------ MATERIAL PROVIDED ------

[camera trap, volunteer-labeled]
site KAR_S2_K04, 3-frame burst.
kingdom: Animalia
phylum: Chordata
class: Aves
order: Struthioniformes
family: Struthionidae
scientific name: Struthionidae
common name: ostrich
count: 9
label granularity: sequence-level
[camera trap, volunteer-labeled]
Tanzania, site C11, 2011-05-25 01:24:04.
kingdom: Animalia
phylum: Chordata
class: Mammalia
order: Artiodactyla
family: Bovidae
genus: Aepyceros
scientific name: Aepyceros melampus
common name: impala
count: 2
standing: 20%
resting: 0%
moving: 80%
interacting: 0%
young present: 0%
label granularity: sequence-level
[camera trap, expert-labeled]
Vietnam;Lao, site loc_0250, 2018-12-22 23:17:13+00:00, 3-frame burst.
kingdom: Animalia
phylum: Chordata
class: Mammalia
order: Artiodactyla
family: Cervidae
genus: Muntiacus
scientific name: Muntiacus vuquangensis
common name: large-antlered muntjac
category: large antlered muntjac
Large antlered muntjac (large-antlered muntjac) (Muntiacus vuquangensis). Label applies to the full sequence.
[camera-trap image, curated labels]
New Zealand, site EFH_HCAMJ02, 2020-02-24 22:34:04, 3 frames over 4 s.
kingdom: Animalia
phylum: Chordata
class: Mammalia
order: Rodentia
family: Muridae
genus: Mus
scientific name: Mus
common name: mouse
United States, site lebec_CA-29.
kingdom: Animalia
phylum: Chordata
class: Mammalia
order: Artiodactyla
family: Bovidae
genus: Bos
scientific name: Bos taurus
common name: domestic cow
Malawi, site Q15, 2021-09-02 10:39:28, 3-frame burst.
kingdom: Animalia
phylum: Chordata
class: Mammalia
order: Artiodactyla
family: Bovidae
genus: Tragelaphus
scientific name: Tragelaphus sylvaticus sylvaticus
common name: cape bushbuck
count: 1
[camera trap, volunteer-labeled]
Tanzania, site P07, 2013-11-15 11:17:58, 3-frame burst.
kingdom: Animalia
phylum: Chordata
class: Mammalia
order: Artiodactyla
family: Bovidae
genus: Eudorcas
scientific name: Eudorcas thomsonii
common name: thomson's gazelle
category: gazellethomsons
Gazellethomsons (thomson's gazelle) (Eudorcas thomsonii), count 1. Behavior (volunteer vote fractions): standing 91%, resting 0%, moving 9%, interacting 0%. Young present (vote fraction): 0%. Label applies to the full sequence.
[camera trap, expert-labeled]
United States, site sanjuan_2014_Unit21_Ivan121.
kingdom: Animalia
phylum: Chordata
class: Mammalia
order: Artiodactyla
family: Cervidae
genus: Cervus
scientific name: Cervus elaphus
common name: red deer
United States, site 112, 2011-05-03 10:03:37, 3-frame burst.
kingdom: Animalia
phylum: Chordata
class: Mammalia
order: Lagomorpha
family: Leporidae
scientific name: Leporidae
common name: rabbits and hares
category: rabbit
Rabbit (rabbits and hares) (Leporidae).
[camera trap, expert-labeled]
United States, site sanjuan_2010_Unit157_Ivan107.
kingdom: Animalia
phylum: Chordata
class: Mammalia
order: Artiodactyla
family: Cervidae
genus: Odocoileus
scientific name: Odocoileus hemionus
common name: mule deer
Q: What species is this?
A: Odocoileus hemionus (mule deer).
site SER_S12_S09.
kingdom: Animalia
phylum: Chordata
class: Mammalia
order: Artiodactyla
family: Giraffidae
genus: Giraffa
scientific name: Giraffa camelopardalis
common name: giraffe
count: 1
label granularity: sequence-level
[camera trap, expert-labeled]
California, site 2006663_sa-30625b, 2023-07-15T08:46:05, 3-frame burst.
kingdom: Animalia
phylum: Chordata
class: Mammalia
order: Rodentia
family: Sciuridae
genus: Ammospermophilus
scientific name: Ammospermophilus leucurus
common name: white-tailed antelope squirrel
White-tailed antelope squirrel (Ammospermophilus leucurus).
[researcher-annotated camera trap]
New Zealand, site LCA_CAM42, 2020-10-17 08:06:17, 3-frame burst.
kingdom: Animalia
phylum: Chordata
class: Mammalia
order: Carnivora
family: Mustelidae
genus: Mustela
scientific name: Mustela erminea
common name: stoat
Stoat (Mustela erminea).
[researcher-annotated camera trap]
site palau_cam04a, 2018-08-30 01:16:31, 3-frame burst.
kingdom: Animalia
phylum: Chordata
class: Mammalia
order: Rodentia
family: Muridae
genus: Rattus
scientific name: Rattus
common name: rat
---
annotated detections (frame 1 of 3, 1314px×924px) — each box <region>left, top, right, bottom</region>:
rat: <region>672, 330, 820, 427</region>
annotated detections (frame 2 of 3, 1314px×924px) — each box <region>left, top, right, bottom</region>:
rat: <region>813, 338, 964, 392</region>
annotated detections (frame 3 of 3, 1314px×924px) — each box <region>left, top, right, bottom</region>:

------

● YOUR ASSIGNMENT: Report the number of lines in the material above holding the word "United", without anything else.

● TASK SOLUTION: 4